* _Task instructions_:
a) Translate this sentence from the gitweb patch into French: "We thus collect all the parameters into the new %input_params hash, removing the need for ad-hoc kludgy code in href()."
b) Carry on the gitweb patch from its final line, extending the diff.

* _Source document_:
»»
[PATCHv4] gitweb: refactor input parameters parse/validation

[Date Prev][Date Next][Thread Prev][Thread Next][Date Index][Thread Index]

 



Since input parameters can now be obtained both from CGI parameters and
PATH_INFO, we would like most of the code to be agnostic about the way
parameters were retrieved.

We thus collect all the parameters into the new %input_params hash,
removing the need for ad-hoc kludgy code in href(). As much of the
parameters validation code is now shared between CGI and PATH_INFO,
although this requires PATH_INFO parsing to be interleaved into the main
code instead of being factored out into its own routine.

Signed-off-by: Giuseppe Bilotta <giuseppe.bilotta@xxxxxxxxx>
---
 gitweb/gitweb.perl |  336 ++++++++++++++++++++++++++++------------------------
 1 files changed, 183 insertions(+), 153 deletions(-)

diff --git a/gitweb/gitweb.perl b/gitweb/gitweb.perl
index f088681..ec4326f 100755
--- a/gitweb/gitweb.perl
+++ b/gitweb/gitweb.perl
@@ -28,8 +28,10 @@ our $my_url = $cgi->url();
 our $my_uri = $cgi->url(-absolute => 1);
 
 # if we're called with PATH_INFO, we have to strip that
-# from the URL to find our real URL
-if (my $path_info = $ENV{"PATH_INFO"}) {
+# from the URL to find our real URL. PATH_INFO is kept
+# as it's used later on for parameter extraction
+my $path_info = $ENV{"PATH_INFO"};
+if ($path_info) {
 	$my_url =~ s,\Q$path_info\E$,,;
 	$my_uri =~ s,\Q$path_info\E$,,;
 }
@@ -390,15 +392,111 @@ $projects_list ||= $projectroot;
 
 # ======================================================================
 # input validation and dispatch
-our $action = $cgi->param('a');
-if (defined $action) {
-	if ($action =~ m/[^0-9a-zA-Z\.\-_]/) {
-		die_error(400, "Invalid action parameter");
+
+# input parameters can be collected from a variety of sources (presently, CGI
+# and PATH_INFO), so we define an %input_params hash that collects them all
+# together during validation: this allows subsequent uses (e.g. href()) to be
+# agnostic of the parameter origin
+
+my %input_params = ();
+
+# input parameters are stored with the long parameter name as key, so we need
+# the name -> CGI key mapping here. This will also be used in the href
+# subroutine to convert parameters to their CGI equivalent.
+#
+# XXX: Warning: If you touch this, check the search form for updating,
+# too.
««
* _Source data_:
»»
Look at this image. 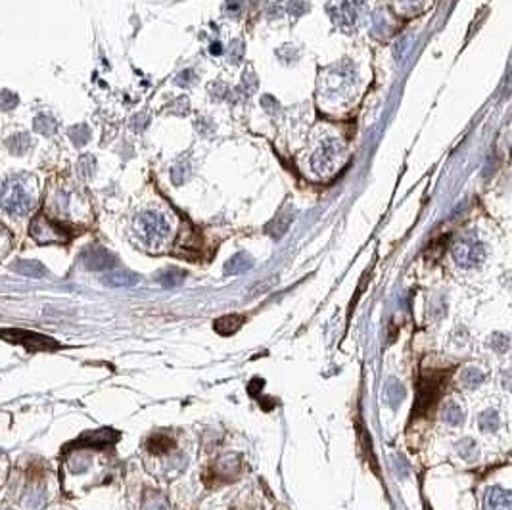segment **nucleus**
««
* _Results in order_:
a) Nous rassemblons donc tous les paramètres dans le nouveau hachage %input_params, ce qui supprime le besoin d'un code ad hoc bricolé dans href().

b)
+
+my @cgi_param_mapping = (
+	project => "p",
+	action => "a",
+	file_name => "f",
+	file_parent => "fp",
+	hash => "h",
+	hash_parent => "hp",
+	hash_base => "hb",
+	hash_parent_base => "hpb",
+	page => "pg",
+	order => "o",
+	searchtext => "s",
+	searchtype => "st",
+	snapshot_format => "sf",
+	extra_options => "opt",
+	search_use_regexp => "sr",
+);
+my %cgi_param_mapping = @cgi_param_mapping;
+
+# we will also need to know the possible actions, for validation
+my %actions = (
+	"blame" => \&git_blame,
+	"blobdiff" => \&git_blobdiff,
+	"blobdiff_plain" => \&git_blobdiff_plain,
+	"blob" => \&git_blob,
+	"blob_plain" => \&git_blob_plain,
+	"commitdiff" => \&git_commitdiff,
+	"commitdiff_plain" => \&git_commitdiff_plain,
+	"commit" => \&git_commit,
+	"forks" => \&git_forks,
+	"heads" => \&git_heads,
+	"history" => \&git_history,
+	"log" => \&git_log,
+	"rss" => \&git_rss,
+	"atom" => \&git_atom,
+	"search" => \&git_search,
+	"search_help" => \&git_search_help,
+	"shortlog" => \&git_shortlog,
+	"summary" => \&git_summary,
+	"tag" => \&git_tag,
+	"tags" => \&git_tags,
+	"tree" => \&git_tree,
+	"snapshot" => \&git_snapshot,
+	"object" => \&git_object,
+	# those below don't need $project
+	"opml" => \&git_opml,
+	"project_list" => \&git_project_list,
+	"project_index" => \&git_project_index,
+);
+
+# fill %input_params with the CGI parameters. All values except for 'opt'
+# should be single values, but opt can be an array. We should probably
+# build an array of parameters that can be multi-valued, but since for the time
+# being it's only this one, we just single it out
+while (my ($name, $symbol) = each %cgi_param_mapping) {
+	if ($symbol eq 'opt') {
+		$input_params{$name} = [$cgi->param($symbol)];
+	} else {
+		$input_params{$name} = $cgi->param($symbol);
 	}
 }
 
-# parameters which are pathnames
-our $project = $cgi->param('p');
+# next, we want to parse PATH_INFO (which was already stored in $path_info at
+# the beginning). This is a little hairy because PATH_INFO parsing needs some
+# form of parameter validation, so we interleave parsing and validation.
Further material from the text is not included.